Microsoft KB Archive/254956

INFO: Managing Thread Termination

Q254956

The information in this article applies to:

Microsoft Windows NT Server version 4.0
Microsoft Windows NT Workstation version 4.0
Microsoft Windows 2000 Advanced Server
Microsoft Windows 2000 Server
Microsoft Windows 2000 Professional

SUMMARY

A multithreaded application may need to terminate long running threads. This should be done by using application constructs to allow for graceful termination.

Threads that are waiting on kernel-mode objects can be stopped only by using the TerminateThread function. This is the only function that satisfies any wait condition for the thread. Because the terminated thread is not allowed any clean up, the TerminateThread function should be used only when there is no other alternative.

The best alternative is to plan out a strategy such that wait conditions can be ended. This can be accomplished by using extra synchronization objects that are used to exit the wait condition, or by only using alertable waits and user-mode asynchronous procedure calls (APCs).

MORE INFORMATION

Application constructs for terminating a thread could include suspending the thread execution and changing its thread context to a clean-up routine, and then resuming the thread. The clean-up routine could do some clean up and cause termination of the thread. Another approach is to induce an exception to occur and have a high-level exception handler clean up. This approach is discussed in part in a Win32 Q&A article by Jeffrey Richter in the Microsoft System Journal, March, 1996.

The disadvantage of any schemes that depend on suspending thread execution and changing the thread context is that the new thread context does not take effect until the thread is scheduled to be run.
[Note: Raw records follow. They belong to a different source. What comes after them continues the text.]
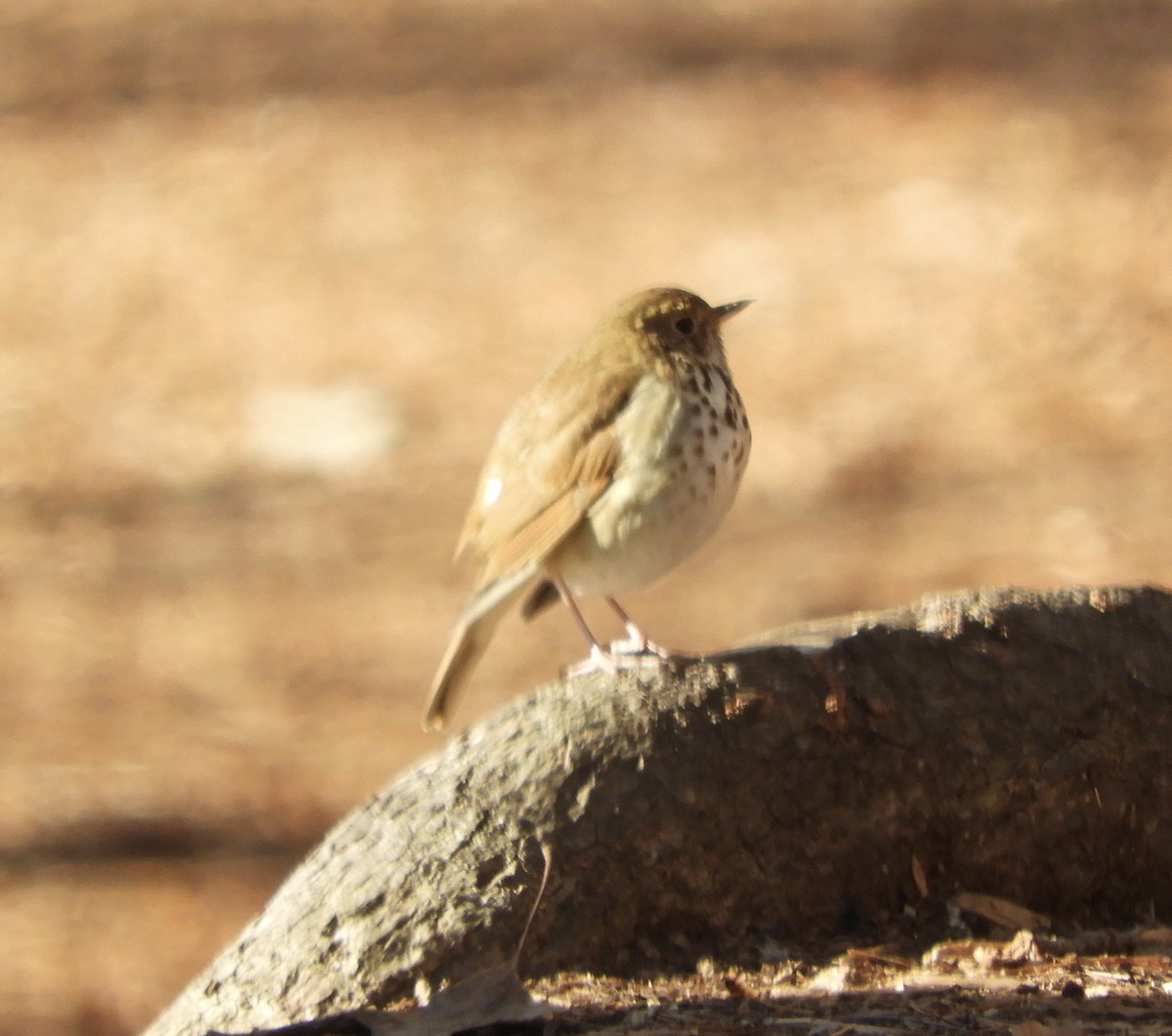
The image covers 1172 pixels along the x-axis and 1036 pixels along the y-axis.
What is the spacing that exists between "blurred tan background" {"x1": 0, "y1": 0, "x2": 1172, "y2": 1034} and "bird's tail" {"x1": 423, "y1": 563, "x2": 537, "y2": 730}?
2.37 m

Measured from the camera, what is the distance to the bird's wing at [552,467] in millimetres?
4293

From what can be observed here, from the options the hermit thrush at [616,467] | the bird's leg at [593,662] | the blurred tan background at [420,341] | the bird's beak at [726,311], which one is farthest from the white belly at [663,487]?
the blurred tan background at [420,341]

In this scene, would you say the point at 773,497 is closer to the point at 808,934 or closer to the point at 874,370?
the point at 874,370

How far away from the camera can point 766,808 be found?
3.59 meters

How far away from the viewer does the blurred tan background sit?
25.5 ft

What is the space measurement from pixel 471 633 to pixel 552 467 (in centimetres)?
60

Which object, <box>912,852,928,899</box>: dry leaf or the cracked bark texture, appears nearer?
the cracked bark texture

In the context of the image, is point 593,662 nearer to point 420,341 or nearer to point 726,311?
point 726,311

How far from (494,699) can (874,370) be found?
3014 mm

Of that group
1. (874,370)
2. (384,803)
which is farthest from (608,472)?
(874,370)

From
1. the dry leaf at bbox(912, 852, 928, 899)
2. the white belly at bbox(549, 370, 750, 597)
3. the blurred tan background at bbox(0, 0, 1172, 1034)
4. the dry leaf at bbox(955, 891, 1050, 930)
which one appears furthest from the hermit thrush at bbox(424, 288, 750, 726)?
the blurred tan background at bbox(0, 0, 1172, 1034)

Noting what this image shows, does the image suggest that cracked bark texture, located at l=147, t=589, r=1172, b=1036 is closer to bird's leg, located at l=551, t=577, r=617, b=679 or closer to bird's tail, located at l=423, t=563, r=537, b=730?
bird's leg, located at l=551, t=577, r=617, b=679

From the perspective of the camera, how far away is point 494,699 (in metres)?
7.92

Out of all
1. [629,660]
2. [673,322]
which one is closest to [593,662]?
[629,660]
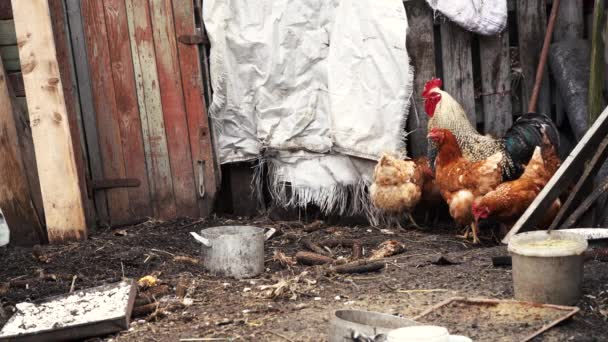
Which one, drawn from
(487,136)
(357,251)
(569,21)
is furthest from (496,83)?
(357,251)

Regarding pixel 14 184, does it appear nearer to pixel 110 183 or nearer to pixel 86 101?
pixel 110 183

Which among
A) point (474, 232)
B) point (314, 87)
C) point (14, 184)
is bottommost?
point (474, 232)

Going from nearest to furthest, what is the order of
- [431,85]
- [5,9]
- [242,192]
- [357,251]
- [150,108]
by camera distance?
[357,251] → [431,85] → [5,9] → [150,108] → [242,192]

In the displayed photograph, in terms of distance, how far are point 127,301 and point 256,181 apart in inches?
109

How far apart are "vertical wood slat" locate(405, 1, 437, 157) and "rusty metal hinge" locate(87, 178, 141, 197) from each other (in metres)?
2.63

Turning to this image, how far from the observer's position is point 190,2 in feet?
21.2

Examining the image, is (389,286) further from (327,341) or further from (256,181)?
(256,181)

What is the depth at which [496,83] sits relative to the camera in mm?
6383

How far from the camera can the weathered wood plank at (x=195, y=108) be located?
6484 mm

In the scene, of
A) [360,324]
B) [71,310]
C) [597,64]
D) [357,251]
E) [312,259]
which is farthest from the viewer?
[597,64]

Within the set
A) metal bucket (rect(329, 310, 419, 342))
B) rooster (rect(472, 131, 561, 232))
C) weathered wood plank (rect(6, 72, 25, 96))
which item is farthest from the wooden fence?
metal bucket (rect(329, 310, 419, 342))

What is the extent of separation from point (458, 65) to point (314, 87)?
1.29 metres

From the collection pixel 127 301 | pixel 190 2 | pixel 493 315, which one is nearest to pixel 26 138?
pixel 190 2

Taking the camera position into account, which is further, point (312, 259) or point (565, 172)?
point (312, 259)
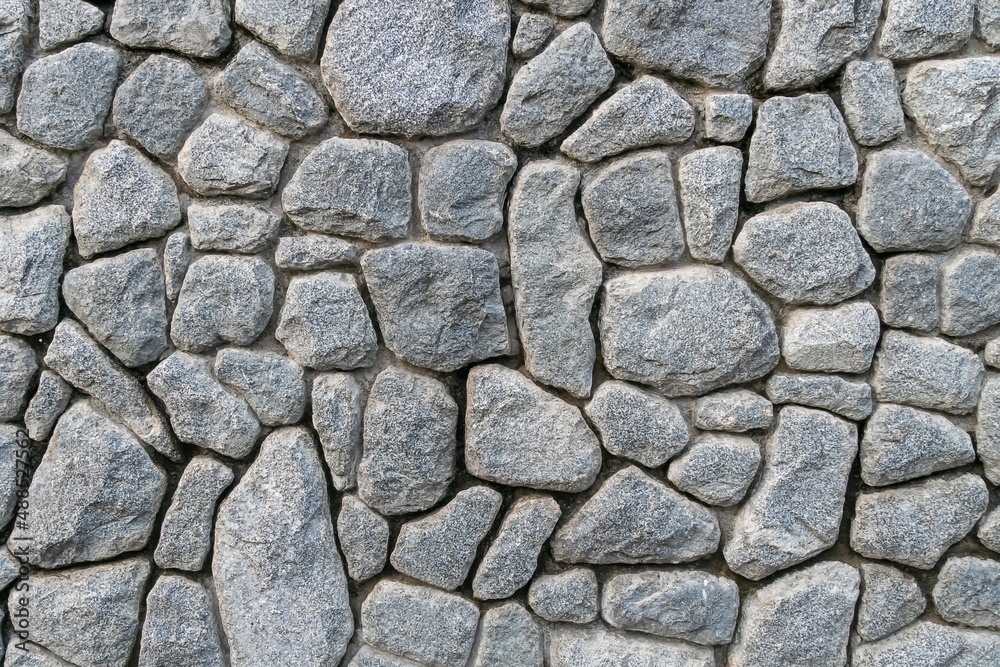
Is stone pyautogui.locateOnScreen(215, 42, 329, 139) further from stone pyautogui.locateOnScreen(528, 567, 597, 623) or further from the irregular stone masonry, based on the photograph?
stone pyautogui.locateOnScreen(528, 567, 597, 623)

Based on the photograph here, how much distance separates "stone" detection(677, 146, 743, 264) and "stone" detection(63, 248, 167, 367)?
1.03 meters

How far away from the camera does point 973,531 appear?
142 cm

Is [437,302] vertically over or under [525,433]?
over

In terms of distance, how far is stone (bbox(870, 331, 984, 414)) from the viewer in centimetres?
138

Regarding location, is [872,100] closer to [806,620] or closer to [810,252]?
[810,252]

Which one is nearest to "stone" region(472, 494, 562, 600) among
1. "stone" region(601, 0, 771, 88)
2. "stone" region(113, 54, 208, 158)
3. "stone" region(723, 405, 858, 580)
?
"stone" region(723, 405, 858, 580)

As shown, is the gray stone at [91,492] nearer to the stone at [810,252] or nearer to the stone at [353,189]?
the stone at [353,189]

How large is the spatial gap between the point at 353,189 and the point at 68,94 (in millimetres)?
579

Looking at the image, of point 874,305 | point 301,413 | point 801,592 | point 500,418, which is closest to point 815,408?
point 874,305

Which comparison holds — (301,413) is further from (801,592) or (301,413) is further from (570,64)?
(801,592)

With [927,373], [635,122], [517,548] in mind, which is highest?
[635,122]

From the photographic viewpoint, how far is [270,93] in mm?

This means that if the thread is in a wait condition for a kernel-mode synchronization object, such as an event, mutex, socket, file object, process object, thread object, and soon, it will not change to the new thread context until the wait condition has been satisfied.

Threads can be terminated at any time even while waiting in kernel mode by using the TerminateThread function. The TerminateThread function causes an APC to be queued for that thread (similar to the other schemes already discussed) and then forces any and all wait conditions for that thread to be satisfied. Satisfying all wait condition causes the thread to become ready to run. At the appropriate time, the schedule picks the thread to be scheduled for execution.

Because the thread has a queued APC as soon as the thread is scheduled to run, this APC is dequeued and executed first. In that case, the APC runs the ExitThread function on that thread. This causes the thread to stop execution.

The disadvantage of using the TerminateThread function is that the thread to be terminated has no recourse to clean up its state. Specifically, you should consider the following leakage of thread state:

Owned mutexes are considered abandoned but this can be detected.
Other synchronization objects that the thread acquired are now left unreleased. For example, critical sections that were entered by the terminated thread are not released.
If the target thread was executing certain kernel32 calls when it is terminated, the kernel32 state for the thread's process could be inconsistent.
If the target thread is manipulating the global state of a shared DLL, the state of the DLL could be inconsistent, affecting other users of the DLL.
The stack memory that is used by the thread is lost and not recovered until the process ends. A long-running process must not do this because eventually all its address space will be used. A few of these terminations a day over the course of a few months will cause this problem.

Because of all these issues with state leakage and corruption, it is not a good idea to use the TerminateThread function.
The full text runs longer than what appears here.